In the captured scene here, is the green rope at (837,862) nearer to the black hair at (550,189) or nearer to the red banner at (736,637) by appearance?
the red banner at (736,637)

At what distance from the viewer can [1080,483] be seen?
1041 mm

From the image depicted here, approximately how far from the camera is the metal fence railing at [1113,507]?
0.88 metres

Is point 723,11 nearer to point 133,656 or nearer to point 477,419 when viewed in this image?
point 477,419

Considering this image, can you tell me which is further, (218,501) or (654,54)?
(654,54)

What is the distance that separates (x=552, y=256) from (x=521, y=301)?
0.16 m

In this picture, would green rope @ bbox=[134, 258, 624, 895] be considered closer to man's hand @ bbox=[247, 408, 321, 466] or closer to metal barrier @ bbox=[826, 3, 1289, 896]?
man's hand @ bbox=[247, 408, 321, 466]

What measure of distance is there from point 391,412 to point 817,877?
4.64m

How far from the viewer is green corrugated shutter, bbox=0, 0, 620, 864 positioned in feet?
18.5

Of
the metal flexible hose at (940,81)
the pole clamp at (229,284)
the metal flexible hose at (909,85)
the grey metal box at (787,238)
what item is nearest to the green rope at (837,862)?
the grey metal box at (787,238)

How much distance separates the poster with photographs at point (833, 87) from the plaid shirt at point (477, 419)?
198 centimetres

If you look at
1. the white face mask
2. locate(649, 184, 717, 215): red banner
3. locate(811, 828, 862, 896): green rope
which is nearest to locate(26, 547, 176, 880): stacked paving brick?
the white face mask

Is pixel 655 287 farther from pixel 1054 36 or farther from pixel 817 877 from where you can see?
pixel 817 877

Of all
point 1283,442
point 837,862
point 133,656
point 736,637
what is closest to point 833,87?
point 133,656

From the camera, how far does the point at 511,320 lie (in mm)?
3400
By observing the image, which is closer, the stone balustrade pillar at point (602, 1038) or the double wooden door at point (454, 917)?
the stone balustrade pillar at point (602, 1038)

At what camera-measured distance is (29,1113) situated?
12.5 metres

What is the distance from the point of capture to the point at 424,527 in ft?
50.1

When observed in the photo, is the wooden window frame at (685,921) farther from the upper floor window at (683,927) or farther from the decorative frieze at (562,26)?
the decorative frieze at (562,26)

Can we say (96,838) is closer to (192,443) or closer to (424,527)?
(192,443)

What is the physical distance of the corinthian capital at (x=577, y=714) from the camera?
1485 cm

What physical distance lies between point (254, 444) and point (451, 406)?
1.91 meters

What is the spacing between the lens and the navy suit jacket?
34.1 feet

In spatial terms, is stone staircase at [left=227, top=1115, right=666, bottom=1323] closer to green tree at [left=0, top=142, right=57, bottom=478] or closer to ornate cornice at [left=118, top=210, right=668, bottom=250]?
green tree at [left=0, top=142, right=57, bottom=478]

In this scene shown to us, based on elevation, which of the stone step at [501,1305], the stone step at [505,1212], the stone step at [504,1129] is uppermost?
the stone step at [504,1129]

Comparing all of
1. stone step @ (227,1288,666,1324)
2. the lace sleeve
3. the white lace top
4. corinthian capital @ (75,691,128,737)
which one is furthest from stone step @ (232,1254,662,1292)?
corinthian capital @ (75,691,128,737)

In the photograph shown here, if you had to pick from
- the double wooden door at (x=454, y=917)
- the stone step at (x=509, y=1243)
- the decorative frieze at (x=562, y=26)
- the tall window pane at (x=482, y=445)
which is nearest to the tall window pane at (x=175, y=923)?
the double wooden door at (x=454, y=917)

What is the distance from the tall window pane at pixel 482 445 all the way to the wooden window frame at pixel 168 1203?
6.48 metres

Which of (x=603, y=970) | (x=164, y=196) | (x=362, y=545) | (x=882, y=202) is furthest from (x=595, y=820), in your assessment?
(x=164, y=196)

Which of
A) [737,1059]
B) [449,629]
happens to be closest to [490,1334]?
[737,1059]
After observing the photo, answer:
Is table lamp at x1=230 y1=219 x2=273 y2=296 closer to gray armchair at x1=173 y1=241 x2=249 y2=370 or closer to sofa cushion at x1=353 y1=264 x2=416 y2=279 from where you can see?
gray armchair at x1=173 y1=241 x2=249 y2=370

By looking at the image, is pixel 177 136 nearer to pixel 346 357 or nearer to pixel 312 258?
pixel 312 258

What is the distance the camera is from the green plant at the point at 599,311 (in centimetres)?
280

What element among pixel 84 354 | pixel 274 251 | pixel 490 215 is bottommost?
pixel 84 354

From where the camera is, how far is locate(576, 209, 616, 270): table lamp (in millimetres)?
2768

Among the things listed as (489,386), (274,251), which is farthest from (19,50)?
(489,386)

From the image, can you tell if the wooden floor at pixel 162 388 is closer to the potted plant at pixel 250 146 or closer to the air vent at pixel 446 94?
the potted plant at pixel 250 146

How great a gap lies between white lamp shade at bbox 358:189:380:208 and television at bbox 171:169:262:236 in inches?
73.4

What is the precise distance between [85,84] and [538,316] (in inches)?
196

* **Instructions to follow**
Reproduce the entries above verbatim, starting at the line containing "From the camera, how" and ending at the line containing "12.5 metres", with both of those lines included.

* **Task solution**
From the camera, how far does the point at 511,320 lie (in mm)?
3400
By observing the image, which is closer, the stone balustrade pillar at point (602, 1038) or the double wooden door at point (454, 917)?
the stone balustrade pillar at point (602, 1038)

At what camera-measured distance is (29,1113) situated?
12.5 metres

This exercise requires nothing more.